## Activity
A word-for-word copy of the whole listing is the required answer.

## Source material
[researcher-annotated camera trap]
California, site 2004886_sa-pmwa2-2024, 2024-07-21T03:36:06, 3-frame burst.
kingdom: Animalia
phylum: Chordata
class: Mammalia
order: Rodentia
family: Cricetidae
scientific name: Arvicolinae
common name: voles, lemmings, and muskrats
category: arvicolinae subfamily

## Answer section
[researcher-annotated camera trap]
California, site 2004886_sa-pmwa2-2024, 2024-07-21T03:36:06, 3-frame burst.
kingdom: Animalia
phylum: Chordata
class: Mammalia
order: Rodentia
family: Cricetidae
scientific name: Arvicolinae
common name: voles, lemmings, and muskrats
category: arvicolinae subfamily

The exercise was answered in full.